# Cosa fare
Ricopia per intero, senza cambiare nulla, il brano sui Romani e sull'amore tra Auriane e Marco.

# Brano di partenza
_ _ _ _ _ _ _

L’immagine dei Romani ci arriva dunque attraverso le ingiustizie e le violenze che infliggono ad Auriane e al suo popolo, attraverso le privazioni e le insidie cui è sottoposto Marco, e attraverso i ritratti di cinque imperatori (Nerone, Vespasiano, Tito, Tito, Domiziano, Nerva)  che tra follie, imprese belliche, megalomanie architettoniche, debolezze umane, hanno stretto tra le mani le vite di migliaia di persone, facendo bello e cattivo tempo, concedendo la vita o condannando alla morte. I romani, acclamati vincitori dalla Storia, escono invece perdenti da queste pagineA vincere è invece, su tutto, l’amore bellissimo, tenero e un po’ magico tra Auriane e Marco, che riescono a vedere oltre le differenze che li dovrebbero separare, che riescono a comprenderle e ad accoglierle invece che combatterle, in una meravigliosa comunione di anime capace di spalancare una finestra di speranza sul futuro, loro come individui e dell’umanità per estensione. 
“Auriane si addormentò nuda, distesa sopra di lui  con una mano stretta nella sua e la testa appoggiata sul suo petto; era ancora la bambina di Athelinda, accoccolata nel suo letto di paglia in quei giorni felici prima che la casa bruciasse. Sentì di aver trovato la propria terra, il proprio clan e il proprio compagno in una sola persona.”

_ _ _ _ _ _ _

# Materiale fornito
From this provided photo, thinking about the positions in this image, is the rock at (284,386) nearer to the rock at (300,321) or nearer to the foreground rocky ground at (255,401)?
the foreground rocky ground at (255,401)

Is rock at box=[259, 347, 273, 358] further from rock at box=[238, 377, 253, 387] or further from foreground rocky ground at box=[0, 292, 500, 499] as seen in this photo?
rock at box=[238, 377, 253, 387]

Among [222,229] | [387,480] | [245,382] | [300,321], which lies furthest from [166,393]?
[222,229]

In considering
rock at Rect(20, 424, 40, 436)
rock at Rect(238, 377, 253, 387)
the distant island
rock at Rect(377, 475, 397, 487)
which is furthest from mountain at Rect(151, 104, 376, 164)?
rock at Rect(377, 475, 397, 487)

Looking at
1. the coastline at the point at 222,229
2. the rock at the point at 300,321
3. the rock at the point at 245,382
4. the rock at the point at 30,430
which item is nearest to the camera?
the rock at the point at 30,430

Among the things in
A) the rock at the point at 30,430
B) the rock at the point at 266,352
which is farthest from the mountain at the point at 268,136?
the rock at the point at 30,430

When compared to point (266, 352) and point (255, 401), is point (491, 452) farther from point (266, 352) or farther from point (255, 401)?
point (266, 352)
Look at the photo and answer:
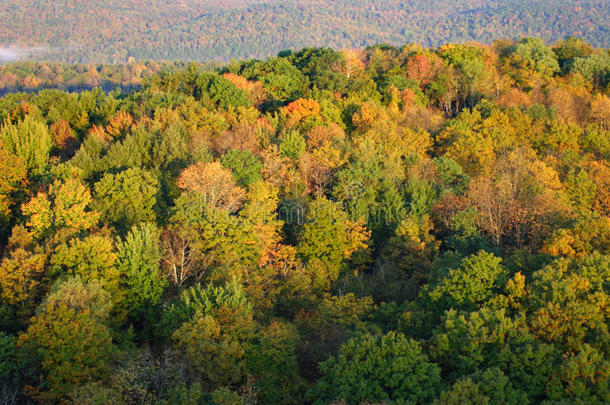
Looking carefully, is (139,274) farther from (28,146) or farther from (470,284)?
(28,146)

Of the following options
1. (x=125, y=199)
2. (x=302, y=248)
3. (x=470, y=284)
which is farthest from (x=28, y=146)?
(x=470, y=284)

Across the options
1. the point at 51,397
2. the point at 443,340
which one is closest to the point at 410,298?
the point at 443,340

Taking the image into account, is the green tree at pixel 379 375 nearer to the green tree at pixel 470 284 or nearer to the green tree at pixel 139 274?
the green tree at pixel 470 284

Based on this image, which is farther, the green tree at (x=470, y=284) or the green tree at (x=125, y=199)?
the green tree at (x=125, y=199)

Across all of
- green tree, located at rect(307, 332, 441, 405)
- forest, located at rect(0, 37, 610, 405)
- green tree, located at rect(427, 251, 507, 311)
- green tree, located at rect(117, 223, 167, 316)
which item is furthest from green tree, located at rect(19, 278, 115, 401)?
green tree, located at rect(427, 251, 507, 311)

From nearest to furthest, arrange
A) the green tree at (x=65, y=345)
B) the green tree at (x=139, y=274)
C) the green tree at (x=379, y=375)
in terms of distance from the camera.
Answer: the green tree at (x=379, y=375) < the green tree at (x=65, y=345) < the green tree at (x=139, y=274)

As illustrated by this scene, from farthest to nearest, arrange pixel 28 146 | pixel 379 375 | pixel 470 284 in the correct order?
pixel 28 146 < pixel 470 284 < pixel 379 375

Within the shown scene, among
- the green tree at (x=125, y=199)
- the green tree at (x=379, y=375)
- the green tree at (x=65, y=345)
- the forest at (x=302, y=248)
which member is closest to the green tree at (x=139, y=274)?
the forest at (x=302, y=248)

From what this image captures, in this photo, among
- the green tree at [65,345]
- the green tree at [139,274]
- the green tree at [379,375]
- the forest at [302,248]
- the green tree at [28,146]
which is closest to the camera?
the green tree at [379,375]
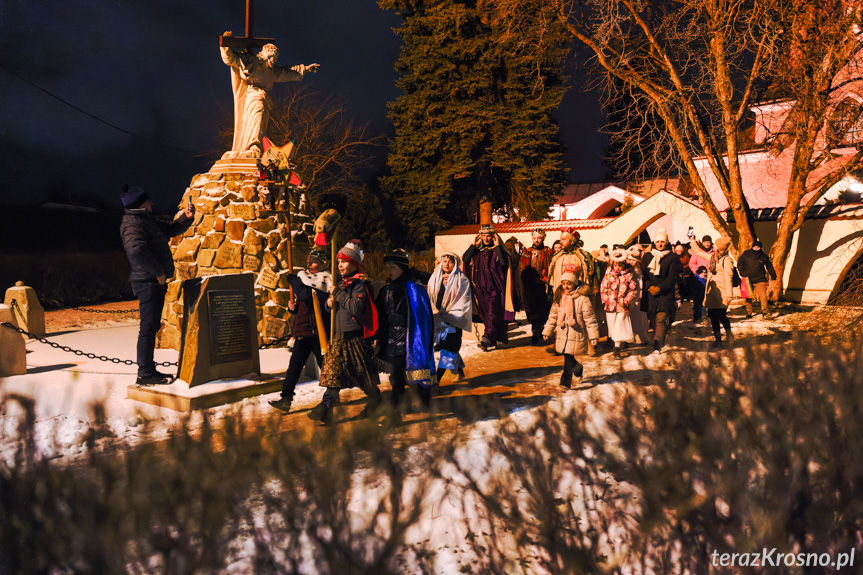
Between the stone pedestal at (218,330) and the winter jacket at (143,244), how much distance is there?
1.67ft

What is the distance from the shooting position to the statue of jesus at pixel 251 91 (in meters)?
11.5

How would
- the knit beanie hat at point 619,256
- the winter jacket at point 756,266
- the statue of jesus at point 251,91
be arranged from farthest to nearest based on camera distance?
the winter jacket at point 756,266
the statue of jesus at point 251,91
the knit beanie hat at point 619,256

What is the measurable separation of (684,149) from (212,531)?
50.8 feet

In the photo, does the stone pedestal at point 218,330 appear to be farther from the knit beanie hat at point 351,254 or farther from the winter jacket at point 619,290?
the winter jacket at point 619,290

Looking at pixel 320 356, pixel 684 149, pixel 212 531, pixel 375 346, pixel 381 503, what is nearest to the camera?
pixel 212 531

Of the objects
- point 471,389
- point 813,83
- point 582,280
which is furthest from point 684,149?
point 471,389

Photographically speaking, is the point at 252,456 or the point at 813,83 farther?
the point at 813,83

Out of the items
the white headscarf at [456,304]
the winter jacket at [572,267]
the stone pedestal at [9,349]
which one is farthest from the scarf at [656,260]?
the stone pedestal at [9,349]

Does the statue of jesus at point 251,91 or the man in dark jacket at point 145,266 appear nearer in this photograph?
the man in dark jacket at point 145,266

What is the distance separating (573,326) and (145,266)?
4687 mm

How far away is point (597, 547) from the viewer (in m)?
2.53

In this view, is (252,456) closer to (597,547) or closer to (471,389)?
(597,547)

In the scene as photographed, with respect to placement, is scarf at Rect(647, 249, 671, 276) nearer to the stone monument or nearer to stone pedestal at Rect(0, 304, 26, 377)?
the stone monument

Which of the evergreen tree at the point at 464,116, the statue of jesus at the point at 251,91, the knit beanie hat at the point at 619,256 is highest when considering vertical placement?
the evergreen tree at the point at 464,116
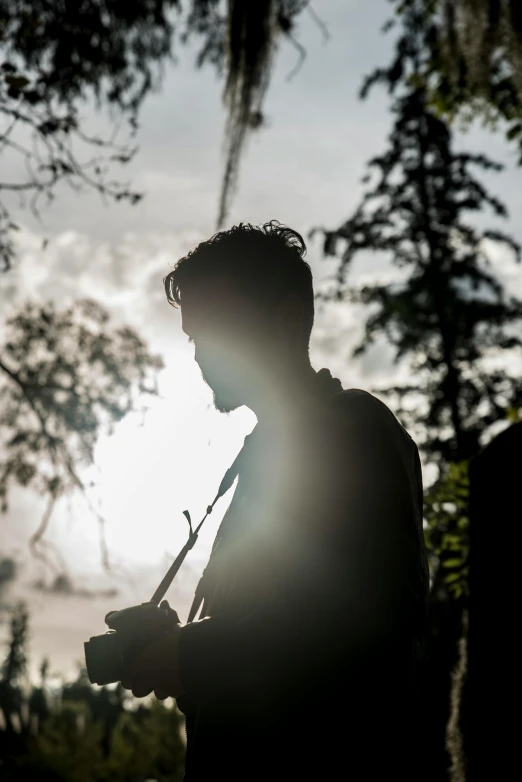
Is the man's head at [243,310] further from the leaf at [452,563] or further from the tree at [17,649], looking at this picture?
the tree at [17,649]

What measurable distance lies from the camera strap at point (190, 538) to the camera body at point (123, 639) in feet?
0.32

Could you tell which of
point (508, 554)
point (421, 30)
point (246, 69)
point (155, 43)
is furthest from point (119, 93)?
point (421, 30)

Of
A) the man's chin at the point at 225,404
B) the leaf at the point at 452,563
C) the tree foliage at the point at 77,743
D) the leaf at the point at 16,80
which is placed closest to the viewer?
the man's chin at the point at 225,404

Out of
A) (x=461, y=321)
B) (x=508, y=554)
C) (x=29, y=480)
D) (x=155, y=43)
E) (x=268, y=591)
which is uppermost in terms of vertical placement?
(x=461, y=321)

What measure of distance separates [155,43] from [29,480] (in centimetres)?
795

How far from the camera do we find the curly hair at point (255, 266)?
5.29 ft

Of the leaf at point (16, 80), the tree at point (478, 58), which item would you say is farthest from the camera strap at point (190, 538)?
the tree at point (478, 58)

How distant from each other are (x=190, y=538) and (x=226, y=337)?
0.53 meters

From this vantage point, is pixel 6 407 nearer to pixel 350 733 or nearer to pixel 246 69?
pixel 246 69

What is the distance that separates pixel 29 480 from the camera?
36.9ft

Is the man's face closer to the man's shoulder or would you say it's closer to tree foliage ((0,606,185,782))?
the man's shoulder

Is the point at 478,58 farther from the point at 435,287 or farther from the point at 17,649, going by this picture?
the point at 17,649

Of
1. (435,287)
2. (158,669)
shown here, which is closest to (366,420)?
(158,669)

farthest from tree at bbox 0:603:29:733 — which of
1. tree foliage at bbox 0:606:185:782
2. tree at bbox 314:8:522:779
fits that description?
tree at bbox 314:8:522:779
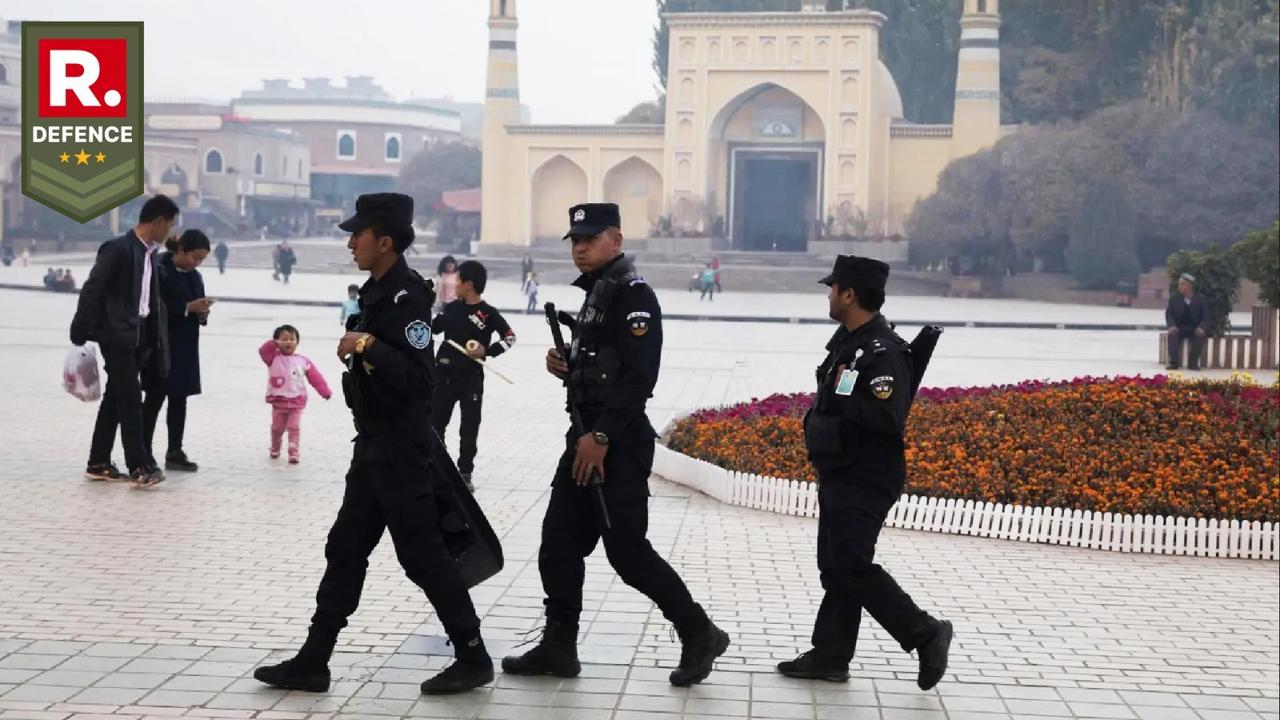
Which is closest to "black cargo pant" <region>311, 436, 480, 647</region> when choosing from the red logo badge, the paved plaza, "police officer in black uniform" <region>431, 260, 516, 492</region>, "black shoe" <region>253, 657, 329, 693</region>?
"black shoe" <region>253, 657, 329, 693</region>

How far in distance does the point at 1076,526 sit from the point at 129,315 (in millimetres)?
5548

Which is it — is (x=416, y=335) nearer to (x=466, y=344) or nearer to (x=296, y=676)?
(x=296, y=676)

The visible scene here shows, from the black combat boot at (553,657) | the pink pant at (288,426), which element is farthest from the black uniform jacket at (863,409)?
the pink pant at (288,426)

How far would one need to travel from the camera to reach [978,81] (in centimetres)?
5872

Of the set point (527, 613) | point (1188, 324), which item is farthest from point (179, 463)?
point (1188, 324)

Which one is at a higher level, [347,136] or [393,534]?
[347,136]

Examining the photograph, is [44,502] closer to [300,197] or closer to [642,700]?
[642,700]

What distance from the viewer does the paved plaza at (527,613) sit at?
581 cm

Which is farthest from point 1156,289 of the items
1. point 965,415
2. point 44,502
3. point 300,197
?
point 300,197

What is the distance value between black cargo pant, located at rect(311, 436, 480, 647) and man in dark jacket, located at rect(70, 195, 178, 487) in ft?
14.0

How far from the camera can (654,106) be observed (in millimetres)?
73062

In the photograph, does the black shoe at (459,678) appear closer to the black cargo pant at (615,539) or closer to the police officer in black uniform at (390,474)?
the police officer in black uniform at (390,474)

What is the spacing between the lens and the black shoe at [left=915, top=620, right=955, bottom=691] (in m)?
5.89

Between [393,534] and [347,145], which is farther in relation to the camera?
[347,145]
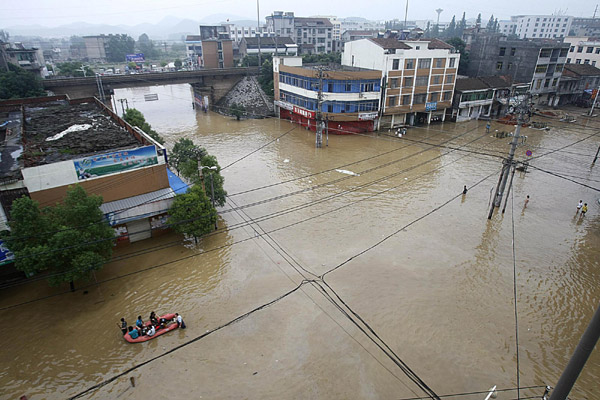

_ _ _ _ _ _ _

# Risposta svolta
L’immagine dei Romani ci arriva dunque attraverso le ingiustizie e le violenze che infliggono ad Auriane e al suo popolo, attraverso le privazioni e le insidie cui è sottoposto Marco, e attraverso i ritratti di cinque imperatori (Nerone, Vespasiano, Tito, Tito, Domiziano, Nerva)  che tra follie, imprese belliche, megalomanie architettoniche, debolezze umane, hanno stretto tra le mani le vite di migliaia di persone, facendo bello e cattivo tempo, concedendo la vita o condannando alla morte. I romani, acclamati vincitori dalla Storia, escono invece perdenti da queste pagineA vincere è invece, su tutto, l’amore bellissimo, tenero e un po’ magico tra Auriane e Marco, che riescono a vedere oltre le differenze che li dovrebbero separare, che riescono a comprenderle e ad accoglierle invece che combatterle, in una meravigliosa comunione di anime capace di spalancare una finestra di speranza sul futuro, loro come individui e dell’umanità per estensione. 
“Auriane si addormentò nuda, distesa sopra di lui  con una mano stretta nella sua e la testa appoggiata sul suo petto; era ancora la bambina di Athelinda, accoccolata nel suo letto di paglia in quei giorni felici prima che la casa bruciasse. Sentì di aver trovato la propria terra, il proprio clan e il proprio compagno in una sola persona.”